◆ Input records ◆
────────────────────

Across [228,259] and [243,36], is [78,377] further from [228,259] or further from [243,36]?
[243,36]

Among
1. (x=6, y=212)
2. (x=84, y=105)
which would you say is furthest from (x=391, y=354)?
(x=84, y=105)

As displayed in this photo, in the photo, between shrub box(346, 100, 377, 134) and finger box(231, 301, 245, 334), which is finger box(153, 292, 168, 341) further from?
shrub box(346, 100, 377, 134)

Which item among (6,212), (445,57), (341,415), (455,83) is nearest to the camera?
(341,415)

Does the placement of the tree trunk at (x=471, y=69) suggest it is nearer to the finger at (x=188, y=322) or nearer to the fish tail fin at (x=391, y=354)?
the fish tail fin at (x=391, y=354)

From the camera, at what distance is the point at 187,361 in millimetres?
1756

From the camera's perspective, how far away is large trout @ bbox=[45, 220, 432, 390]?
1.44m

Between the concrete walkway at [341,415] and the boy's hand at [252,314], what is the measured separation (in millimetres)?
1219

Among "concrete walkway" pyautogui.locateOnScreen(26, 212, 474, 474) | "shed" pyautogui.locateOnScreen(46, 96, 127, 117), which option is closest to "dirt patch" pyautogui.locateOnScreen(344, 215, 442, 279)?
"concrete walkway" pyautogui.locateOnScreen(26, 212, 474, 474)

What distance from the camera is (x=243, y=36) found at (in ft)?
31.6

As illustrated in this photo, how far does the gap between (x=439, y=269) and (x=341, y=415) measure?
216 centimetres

────────────────────

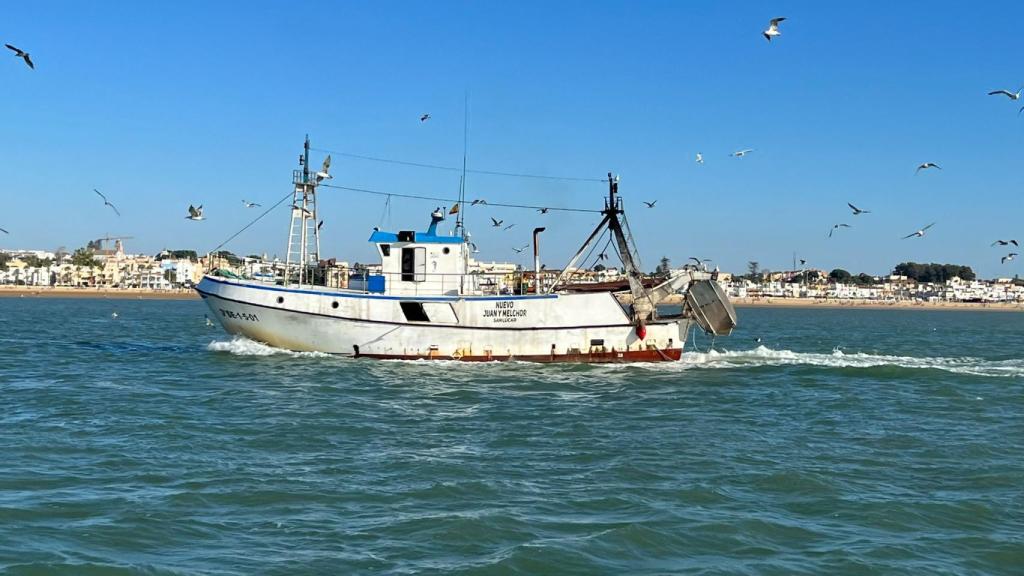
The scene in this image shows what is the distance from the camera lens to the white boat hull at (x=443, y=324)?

────────────────────

◆ Exercise instructions ◆
Please list every line of the data above that contains the word "walkway". Case counts.

◆ Task solution ◆
Between the concrete walkway at [341,415] and the boy's hand at [252,314], what is the measured separation (in millimetres)?
Among "concrete walkway" pyautogui.locateOnScreen(26, 212, 474, 474) | "shed" pyautogui.locateOnScreen(46, 96, 127, 117), which option is closest to "dirt patch" pyautogui.locateOnScreen(344, 215, 442, 279)?
"concrete walkway" pyautogui.locateOnScreen(26, 212, 474, 474)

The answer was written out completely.